Le FNL, issu de l’OS (Organisation Spéciale, du PPA puis du MTLD), des activistes et des centralistes se regroupent et proclament le 31 octobre 1958 la constitution d’un Front de libération nationale, tout en informant que la guerre de libération nationale commence le 1er novembre 1954.
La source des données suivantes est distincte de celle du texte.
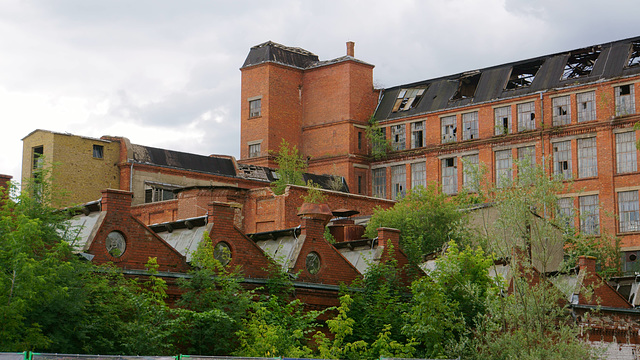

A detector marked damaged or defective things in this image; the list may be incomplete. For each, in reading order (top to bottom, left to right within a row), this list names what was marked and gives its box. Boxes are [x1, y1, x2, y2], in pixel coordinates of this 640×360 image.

broken window [390, 87, 424, 112]
broken window [440, 116, 456, 143]
broken window [450, 72, 480, 100]
broken window [462, 112, 478, 141]
window with missing glass [462, 112, 478, 141]
broken window [492, 107, 512, 136]
window with missing glass [492, 107, 512, 136]
damaged roof [376, 35, 640, 121]
broken window [508, 59, 544, 89]
broken window [516, 101, 536, 131]
window with missing glass [516, 101, 536, 131]
broken window [552, 95, 568, 126]
window with missing glass [552, 95, 568, 126]
broken window [560, 46, 600, 80]
broken window [576, 91, 596, 122]
window with missing glass [576, 91, 596, 122]
broken window [616, 83, 636, 116]
window with missing glass [616, 83, 636, 116]
broken window [624, 41, 640, 68]
broken window [143, 183, 178, 202]
broken window [442, 158, 458, 195]
window with missing glass [442, 158, 458, 195]
broken window [462, 154, 478, 191]
broken window [552, 141, 572, 180]
window with missing glass [552, 141, 572, 180]
broken window [576, 137, 596, 178]
broken window [616, 131, 636, 174]
window with missing glass [616, 131, 636, 174]
broken window [580, 194, 600, 236]
window with missing glass [580, 194, 600, 236]
broken window [616, 191, 636, 233]
window with missing glass [616, 191, 636, 233]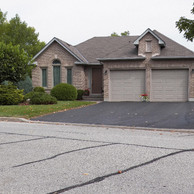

Alain Kerhervé & Gérard Quéré
« Découvrir, comprendre De Gaulle »


[1] Parti communiste français.

[2] Mohammed Saleh Bendjelloul (1893-1985) Médecin généraliste et politicien nationaliste algérien modéré. Cofondateur de la Fédération des élus indigènes aux côtés de Ferhat Abbas en 1927, il a également fondé la Fédération des Élus du Constantinois en 1931-1932. Il fut député à l’Assemblée nationale française jusqu’à ce que l’Algérie devienne indépendante. Personnalité politique influente, Bendjelloul a contribué au développement du nationalisme algérien, avant la Révolution, par ses efforts visant à établir l’égalité des droits civiques et politiques entre les Français et les Algériens.

[3] De Gaulle, Le rebelle, Seuil, page 753

[4] Oulémas : ce sont des docteurs de la loi coranique, des théologiens, donc les garants et défenseurs des principes de l’Islam.

[5] Gouvernement de gauche du Front populaire (1936-1938), Léon Blum.